Y después, salvo las excepciones del período en que se filmó en la calle (el del neorrealismo, claro), todo el gran cine italiano se hizo allí. De ahí que el título que reúne a estos ensayos (Habíamos amado tanto a Cinecittà) resulta alegórico: aunque Cinecittà ocupe sólo un capítulo del libro, en los demás está implícita, porque hemos amado a un cine que se gestó en ese lugar.
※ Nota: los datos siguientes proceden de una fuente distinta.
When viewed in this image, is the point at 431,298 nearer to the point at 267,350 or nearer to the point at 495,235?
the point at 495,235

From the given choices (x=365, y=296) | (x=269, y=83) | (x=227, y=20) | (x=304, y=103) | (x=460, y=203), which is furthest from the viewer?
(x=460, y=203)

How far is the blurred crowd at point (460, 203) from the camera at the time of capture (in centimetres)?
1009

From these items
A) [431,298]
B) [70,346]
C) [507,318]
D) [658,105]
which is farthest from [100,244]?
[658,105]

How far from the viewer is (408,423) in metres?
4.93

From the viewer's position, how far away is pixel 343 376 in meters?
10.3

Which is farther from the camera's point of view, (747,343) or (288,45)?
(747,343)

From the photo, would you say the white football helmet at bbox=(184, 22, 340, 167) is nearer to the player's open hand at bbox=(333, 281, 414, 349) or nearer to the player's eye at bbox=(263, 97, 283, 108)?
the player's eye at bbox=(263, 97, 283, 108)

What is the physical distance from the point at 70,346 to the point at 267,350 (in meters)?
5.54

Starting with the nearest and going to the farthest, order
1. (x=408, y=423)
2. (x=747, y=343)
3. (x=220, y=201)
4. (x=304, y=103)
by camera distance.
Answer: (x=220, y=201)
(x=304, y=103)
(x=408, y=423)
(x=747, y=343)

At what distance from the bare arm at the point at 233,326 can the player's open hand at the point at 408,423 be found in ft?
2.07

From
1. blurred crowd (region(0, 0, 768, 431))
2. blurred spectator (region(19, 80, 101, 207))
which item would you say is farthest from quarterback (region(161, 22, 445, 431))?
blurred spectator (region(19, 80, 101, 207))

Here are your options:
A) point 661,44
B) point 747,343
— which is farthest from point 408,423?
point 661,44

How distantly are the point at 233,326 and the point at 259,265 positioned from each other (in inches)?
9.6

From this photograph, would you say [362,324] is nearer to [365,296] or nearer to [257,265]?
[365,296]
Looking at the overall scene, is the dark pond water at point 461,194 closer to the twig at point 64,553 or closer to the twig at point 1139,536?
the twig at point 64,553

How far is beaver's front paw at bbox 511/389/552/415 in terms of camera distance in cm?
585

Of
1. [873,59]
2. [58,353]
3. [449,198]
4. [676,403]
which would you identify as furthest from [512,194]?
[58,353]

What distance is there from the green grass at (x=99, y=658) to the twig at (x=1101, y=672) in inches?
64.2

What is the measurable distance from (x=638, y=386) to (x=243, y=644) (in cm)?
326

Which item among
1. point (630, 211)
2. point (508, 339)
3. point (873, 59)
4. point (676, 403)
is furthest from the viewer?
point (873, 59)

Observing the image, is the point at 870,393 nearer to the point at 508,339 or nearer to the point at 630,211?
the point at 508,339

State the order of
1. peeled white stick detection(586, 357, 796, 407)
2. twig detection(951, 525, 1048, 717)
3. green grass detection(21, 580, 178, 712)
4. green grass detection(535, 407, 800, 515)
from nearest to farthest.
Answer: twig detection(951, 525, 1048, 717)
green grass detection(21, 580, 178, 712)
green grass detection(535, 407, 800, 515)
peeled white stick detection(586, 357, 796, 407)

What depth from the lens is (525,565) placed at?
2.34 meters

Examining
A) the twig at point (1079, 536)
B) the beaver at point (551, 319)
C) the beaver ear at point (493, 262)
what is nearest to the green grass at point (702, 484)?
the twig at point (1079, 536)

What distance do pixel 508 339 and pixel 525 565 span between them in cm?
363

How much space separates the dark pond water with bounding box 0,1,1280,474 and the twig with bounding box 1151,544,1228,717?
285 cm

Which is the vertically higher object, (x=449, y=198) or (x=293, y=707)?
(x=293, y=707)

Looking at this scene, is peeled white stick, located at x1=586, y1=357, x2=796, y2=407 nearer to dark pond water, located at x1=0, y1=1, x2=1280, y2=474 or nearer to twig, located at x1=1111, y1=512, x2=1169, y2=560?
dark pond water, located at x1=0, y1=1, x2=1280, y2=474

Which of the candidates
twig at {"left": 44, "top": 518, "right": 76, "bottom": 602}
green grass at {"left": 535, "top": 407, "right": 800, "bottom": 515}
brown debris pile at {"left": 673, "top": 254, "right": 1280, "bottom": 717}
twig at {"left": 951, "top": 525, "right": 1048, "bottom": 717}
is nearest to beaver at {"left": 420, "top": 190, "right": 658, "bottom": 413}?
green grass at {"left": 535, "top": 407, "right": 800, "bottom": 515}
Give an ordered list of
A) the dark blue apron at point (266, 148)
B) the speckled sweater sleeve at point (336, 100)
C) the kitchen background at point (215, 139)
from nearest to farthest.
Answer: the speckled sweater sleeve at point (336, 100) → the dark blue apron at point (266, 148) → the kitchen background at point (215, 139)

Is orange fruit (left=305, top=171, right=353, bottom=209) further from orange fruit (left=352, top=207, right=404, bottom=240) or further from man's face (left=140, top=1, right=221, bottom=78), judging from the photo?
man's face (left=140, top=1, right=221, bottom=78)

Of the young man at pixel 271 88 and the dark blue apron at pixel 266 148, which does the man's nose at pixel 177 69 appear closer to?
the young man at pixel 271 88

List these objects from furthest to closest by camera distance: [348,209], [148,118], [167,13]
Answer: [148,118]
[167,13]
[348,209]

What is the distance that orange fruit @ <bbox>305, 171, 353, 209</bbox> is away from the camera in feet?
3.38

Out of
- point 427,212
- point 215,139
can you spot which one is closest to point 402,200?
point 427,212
Un espacio que sobrevive con rasgos de mito, porque ahora Cinecittà es un lugar muy explotado por la televisión, con programas que se repiten cada semana, con el público haciendo quiz; varios estudios de Cinecittà han sido ocupados por canales de televisivos, donde se filman los capítulos o salen al aire directamente. Antes se veían extras que hacían cola, esperando ser elegidos por los realizadores; ahora las comparse van allí a hacer de público, a aplaudir o a participar de los programas: ¡los gladiadores romanos hoy aplauden! Pero hay que reconocer que la televisión ha permitido a Cinecittà asegurarse balances positivos, hubo temporadas en que Cinecittà terminaba con las cuentas en rojo; dependía de films con presupuestos importantes. La transformación de Cinecittà es una operación comercial obligada por el mercado: no son móviles artísticos.
Pero históricamente fue el espacio en el que se plasmó la imaginación y el trabajo de la gran mayoría de los realizadores, comenzando por Fellini, que filmó allí todas sus películas, pero también los demás, que recreaban en escenarios de ficción realidades de otras latitudes. En esta reconstrucción ficcional me incluyo a mí mismo, por ejemplo con Pasión de amor, cuya historia debía ambientarse en Turín: a excepción de unos exteriores de la guarnición militar, que rodé en un parque turinés de los Saboya, todos los interiores los armé en Cinecittà. Y sin embargo se imponía la atmósfera de ese remoto puesto de frontera, perdido en un paisaje casi desértico. Lo mismo hice con La familia y La cena, que hipotéticamente transcurren en el barrio de Prati, y también con La terraza.
Y en el mundo de reconstrucciones de Cinecittà ocurren ciertas convergencias curiosas. Por ejemplo, si se observan detenidamente los decorados callejeros en los que tienen lugar la acción de Pandillas de Nueva York (Gangs of New York), se descubrirá que son los mismos de Competencia desleal (Concorrenza sleale), aunque las épocas en que se sitúa la acción son muy distintas. Ocurrió que Martin Scorsese vio Competencia... y me dijo que le interesaba filmar escenas de su película en los mismos decorados que habíamos armado en Cinecittà. Y así lo hizo; dejamos en pie las escenografías de nuestra película, que narra hechos de la Roma de 1938, cuando en Italia se declararon las “leyes raciales”, y Scorsese le hizo algunos retoques: cambió los letreros de relojerías yotros negocios y puso otros, bares irlandeses con nombres en inglés, y ahí filmó Pandillas de Nueva York, que está ambientada en la vieja Nueva York de 1865. En algún sentido, esta elección de un notable regista estadounidense reafirma la vigencia de Cinecittà en lo que le otorgó su prestigio histórico: más allá de las diferencias de costo y de sus ventajas técnicas, es uno de los escasos reductos del mundo de la industria del cine donde se pueden construir espacios ficcionales con el respaldo de un artesanado de privilegio, que ademá se entrega con pasión al trabajo, y con el entorno de una atmósfera excepcional.
Este texto de Scola es el prólogo al libro Habíamos amado tanto a Cinecittà, de Néstor Tirri, que editorial Paidós distribuye por estos días en Buenos Aires.